Mesmo
tendo suas vozes silenciadas e serem constantemente colocadas à margem pela
sociedade, as mulheres exercem papéis importantes em todas as épocas. Essa
estrutura machista e os desafios causados pelas desigualdades de gênero
impulsionaram Raquel
Marinho a se aprofundar nas representações sociais da
figura feminina.
Estilista,
antropóloga e doutoranda em Ciências Sociais, a autora do livro Com que realidades essas camisolas
acordam? utiliza o lançamento para discutir o peso que a
mulher contemporânea carrega no dia a dia. “Socialmente, estamos e somos
sobrecarregadas, assumimos lares e dividimos responsabilidades financeiras
(quando não o fazemos na totalidade). Sobrecarga não é poder, é cárcere e,
portanto, uma ilusão”, comenta.
Na
entrevista abaixo, ela aborda os obstáculos provocados pela misoginia e o
excesso de demandas no cotidiano feminino. Leia:
“Com que
realidades essas camisolas acordam?” conta a história de uma estilista que
precisa equilibrar as demandas do lar com o mercado de trabalho. Apesar de ser
ficção, a protagonista atua no mercado da moda – o mesmo que o seu. De que
forma aspectos da realidade e suas próprias vivências estão presentes na obra?
Raquel
Marinho: Existe uma ilusão que o mercado de moda é glamour,
especialmente, as atividades dos designers que envolvem criações, desfiles,
palestras, viagens, entrevistas, entre outras demandas; talvez em decorrência
de uma relativa visibilidade. Mas não existe glamour! O que há é muito trabalho
e o desafio diário de conciliar a maternidade com qualidade. Isso é parte das
minhas vivências que abordo na obra.
O romance
lança um olhar para os problemas que as mulheres enfrentam na
contemporaneidade. Na sua perspectiva, quais são os principais desafios que
elas vivem no dia a dia?
Raquel
Marinho: 1. Conciliar múltiplas jornadas, como maternidade, carreira e a
própria individualidade; 2. Ambientes de trabalho hostis que estimulam os
assédios; 3. Objetificação, misoginia e machismo; 4. O descrédito, fazendo com
que muitas mulheres, mesmo obtendo os melhores resultados, sofram com a
síndrome da impostora.
Você
aborda a ilusão do empoderamento feminino a partir da história de uma mulher
que se percebe como empoderada, mas que também está sobrecarregada. O que seria
essa ilusão do empoderamento?
Raquel
Marinho: Independência financeira e autonomia para ir e vir não são
empoderamento, são uma conquista resultante das transformações sociais,
principalmente com a participação da mulher na sociedade. Empoderar pressupõe
que não temos nenhuma espécie de poder, e nós o temos, é a sociedade que diz o
contrário.

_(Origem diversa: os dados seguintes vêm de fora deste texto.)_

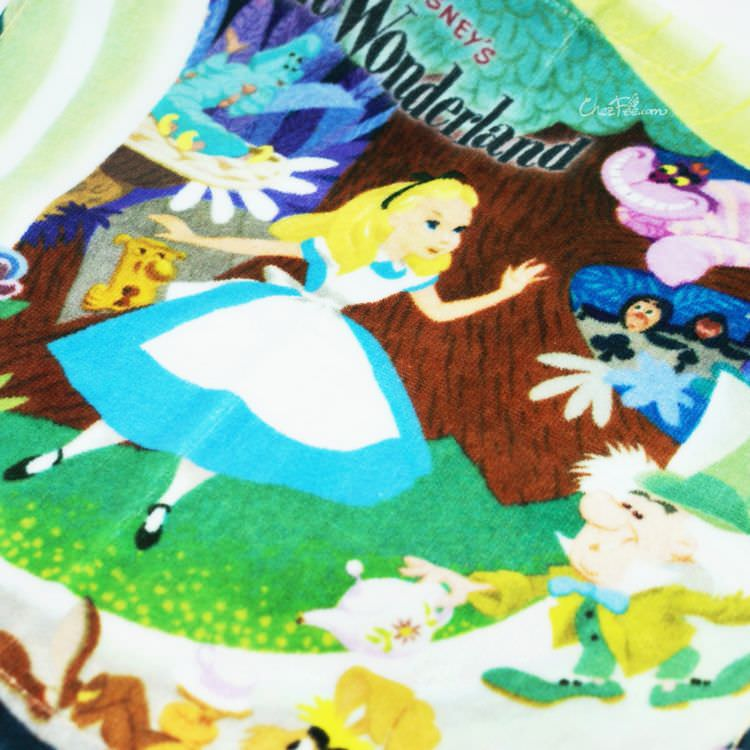 boutique kawaii shop france japonais chezfee disney japan alice wonderland serviette 2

Se uma mulher precisa estar casada para ser respeitada, é a
sociedade que tira esse poder; se um homem calunia uma mulher e sua voz não têm
força suficiente para defender-se, é a sociedade que tira esse poder.
No entanto,
precisamos, a todo momento, não permitir que nosso poder se esvaia por entre
nossos dedos, pois o machismo e a misoginia tentam a todo custo nos roubar esse
poder. Todo empoderamento é emocional. Socialmente, estamos e somos
sobrecarregadas, assumimos lares e dividimos responsabilidades financeiras
(quando não o fazemos na totalidade). Quando se trata das atividades do lar e
maternidade, o mesmo não acontece. Sobrecarga não é poder, é cárcere e,
portanto, uma ilusão.
Raquel Marinho: De Eva com a folha da figueira, Joana d’Arc queimada na fogueira, a pop star Madonna, Marielle Franco (silenciada), Jaqueline Goes de Jesus que mapeou o genoma do covid-19, entre outras, a mulher sempre teve um papel fundamental na história social da humanidade. No entanto, ela sempre foi minimizada e colocada à margem.
A dinâmica
que compõe o ser social feminino é complexa, repleta de desafios,
especialmente, em consequência do machismo e da misoginia. Para uma mulher se
destacar, ela precisa se esforçar muito mais, não por falta de competência e,
sim, por excesso de barreiras. Me sinto impelida a voltar o meu olhar para as
mulheres todos os dias, pois vejo e convivo com mulheres inspiradoras.
Seu
primeiro livro “Com que sonhos essas camisolas dormem?” é uma série de contos
sobre as mulheres de diferentes épocas e gerações. Ao longo dos anos, o que
mudou na relação entre a mulher e a sociedade? E o que não mudou?
Raquel
Marinho: Independência financeira, autonomia para ir e vir, direitos
civis, direitos sociais e voz são algumas realidades atuais. No geral,
avançamos pouco. Falta igualdade salarial. Sobra assédio e violência. As
estatísticas não mentem. Se os direitos fossem realmente iguais e, também tivéssemos
vez, não somente voz, nossa participação na política seria maior. E quando
estamos lá... por que somos ameaçadas? Violentadas? Silenciadas? A política é
somente um exemplo, entre tantos outros.
Após “Com
que realidades essas camisolas acordam?”, quais são seus próximos projetos?
Raquel
Marinho: Atualmente estou com dois projetos paralelos. O lançamento do
livro técnico “Moda íntima da prática à teoria: um guia com estruturas e
fundamentos para o desenvolvimento de lingeries”, um projeto que iniciei junto
com o doutorado e que trago as vivências do cotidiano prático, objetivando
contribuir com o mercado de lingeries. Estou também revisando outro romance,
que aborda as violências contra a mulher e critica o amor romântico.
Sobre a
autora:
Doutoranda
em Ciências Sociais, mestre em Antropologia da Ibero-América e graduada em
Estilismo e Moda, Raquel Marinho é consultora especializada em moda íntima.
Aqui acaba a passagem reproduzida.